Мне довелось лечиться в этом отделении, когда Иону Моисеевичу было уже за 80. Я думаю, что И. М. Чижин сделал очень много в усовершенствовании цинк-желатиновых повязок. Во всяком случае, состав пасты, которую использовали в отделении, отличался от всех вариантов пасты Унны. Способ наложения повязок по Чижину также отличается от того, что описан в литературе. Повязки накладывались так, что не стесняли движения при ходьбе, я даже в них бегал на физкультуре и играл в спортивные игры. Нигде не встречал в литературе, что после наложения повязки ее смачивают слабым раствором формалина, поверхность при этом становится нелипкой. Сама повязка, в отличие от гипсовой, очень мягкая и эластичная, а особым образом вставленные куски бинта не давали больной ноге отекать.
И.М. Чижин был врачом еще старой, дореволюционной школы. Будучи студентом, служил санитаром на фронтах первой мировой войны. В 1916 году получил диплом об окончании медицинского факультета Киевского университета имени Святого Владимира. На финской войне лечил раненных и обмороженных. В годы Великой Отечественной войны в звании подполковника медицинской службы И. М. Чижин являлся главным хирургом армии, воевавшей на Курской дуге.
И.М. Чижин запатентовал сотни изобретений, облегчающих страдания больных. Он сконструировал унистап – универсальный стол-аппарат, за которым было очень удобно оперировать. Легкие в изготовлении, эти столы одно время были весьма распространены в госпиталях Советского Союза. И.М. Чижин разработал и изготовил механический протез руки, со всеми функциями, присущими настоящей кисти.
В последние годы жизни Ион Чижин, как я уже писал, занимался цинк-желатиновыми повязками.
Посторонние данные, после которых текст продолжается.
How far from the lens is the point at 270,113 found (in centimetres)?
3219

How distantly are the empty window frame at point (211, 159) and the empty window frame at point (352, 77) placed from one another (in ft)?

Особенно они помогали больным с трофическими язвами. Я лечился в отделении несколько лет и лично убеждался, что некоторые больные, которые едва передвигались при поступлении на лечение, могли потом нормально ходить. Недавно прочитал в Интернете некоторые благодарственные письма тех лет. Так, Анна Ивановна Гребёнкина писала, что ползала на коленях семь лет, а Чижин поставил ее на ноги. Некоторые больные благодаря повязкам избежали ампутаций, тяжёлых осложнений и смерти.